— Start —
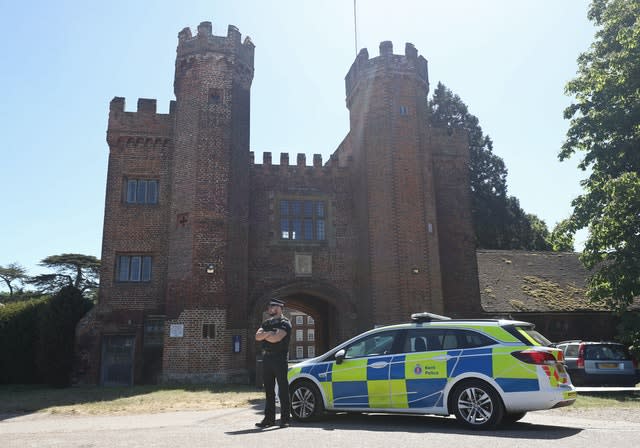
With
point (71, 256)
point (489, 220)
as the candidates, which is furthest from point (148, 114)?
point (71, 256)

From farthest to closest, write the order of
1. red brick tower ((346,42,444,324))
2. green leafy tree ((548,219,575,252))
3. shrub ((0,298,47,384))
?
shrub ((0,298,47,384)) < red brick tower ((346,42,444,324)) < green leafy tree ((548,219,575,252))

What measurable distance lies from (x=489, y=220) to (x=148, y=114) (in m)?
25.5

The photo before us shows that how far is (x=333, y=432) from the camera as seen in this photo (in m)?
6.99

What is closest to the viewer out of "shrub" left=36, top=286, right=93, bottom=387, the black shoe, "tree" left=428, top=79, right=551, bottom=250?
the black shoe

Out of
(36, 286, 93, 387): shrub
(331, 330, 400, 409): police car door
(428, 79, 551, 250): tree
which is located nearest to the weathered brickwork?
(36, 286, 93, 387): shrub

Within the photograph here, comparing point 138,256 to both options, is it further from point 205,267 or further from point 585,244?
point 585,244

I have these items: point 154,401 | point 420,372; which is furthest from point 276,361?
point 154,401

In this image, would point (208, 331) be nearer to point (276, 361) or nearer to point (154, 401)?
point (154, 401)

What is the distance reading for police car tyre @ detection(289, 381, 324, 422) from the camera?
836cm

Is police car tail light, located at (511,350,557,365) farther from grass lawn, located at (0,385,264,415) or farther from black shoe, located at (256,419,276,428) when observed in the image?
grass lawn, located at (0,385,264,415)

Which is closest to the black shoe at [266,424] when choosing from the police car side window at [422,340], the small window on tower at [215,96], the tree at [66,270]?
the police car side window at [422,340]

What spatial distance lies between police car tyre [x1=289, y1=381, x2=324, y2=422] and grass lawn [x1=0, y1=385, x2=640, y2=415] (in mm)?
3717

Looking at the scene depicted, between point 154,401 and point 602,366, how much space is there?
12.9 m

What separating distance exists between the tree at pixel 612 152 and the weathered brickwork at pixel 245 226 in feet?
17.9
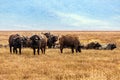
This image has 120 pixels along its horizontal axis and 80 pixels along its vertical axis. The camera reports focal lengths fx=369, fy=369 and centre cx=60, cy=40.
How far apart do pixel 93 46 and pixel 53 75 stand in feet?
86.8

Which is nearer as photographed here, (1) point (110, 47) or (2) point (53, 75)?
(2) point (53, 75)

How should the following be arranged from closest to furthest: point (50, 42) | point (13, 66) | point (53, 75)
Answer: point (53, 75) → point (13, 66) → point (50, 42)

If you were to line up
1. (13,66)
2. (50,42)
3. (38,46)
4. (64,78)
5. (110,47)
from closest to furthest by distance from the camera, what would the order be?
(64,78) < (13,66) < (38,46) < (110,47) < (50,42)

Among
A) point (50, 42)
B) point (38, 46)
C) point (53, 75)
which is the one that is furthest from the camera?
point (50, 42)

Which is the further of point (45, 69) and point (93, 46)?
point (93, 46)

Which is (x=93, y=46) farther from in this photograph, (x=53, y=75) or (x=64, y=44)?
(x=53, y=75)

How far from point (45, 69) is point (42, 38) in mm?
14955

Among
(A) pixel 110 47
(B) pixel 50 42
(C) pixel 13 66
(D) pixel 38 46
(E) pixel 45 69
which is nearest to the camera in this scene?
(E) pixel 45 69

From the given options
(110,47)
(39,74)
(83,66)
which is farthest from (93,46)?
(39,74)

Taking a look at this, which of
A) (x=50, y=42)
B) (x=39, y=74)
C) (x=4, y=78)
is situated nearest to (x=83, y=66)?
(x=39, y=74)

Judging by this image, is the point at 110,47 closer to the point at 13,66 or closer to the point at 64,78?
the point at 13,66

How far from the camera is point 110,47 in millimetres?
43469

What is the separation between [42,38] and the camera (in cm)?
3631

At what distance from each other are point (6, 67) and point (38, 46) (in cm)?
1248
— End —
* Direction *
Transcribe only the trailing portion of the entries above: the line that contains "From the given options" and each line after it.

* Worked answer *
From the given options
(110,47)
(39,74)
(83,66)
which is farthest from (93,46)?
(39,74)

Taking a look at this, which of
A) (x=50, y=42)
B) (x=39, y=74)
C) (x=4, y=78)
is situated nearest to (x=83, y=66)?
(x=39, y=74)

Judging by this image, is the point at 110,47 closer to the point at 13,66 or closer to the point at 64,78?
the point at 13,66

How far from the camera is point 110,47 in millimetres?
43469

What is the separation between [42,38] and the camera (in cm)?
3631

At what distance from each other are point (6, 67) and point (38, 46) (in cm)?
1248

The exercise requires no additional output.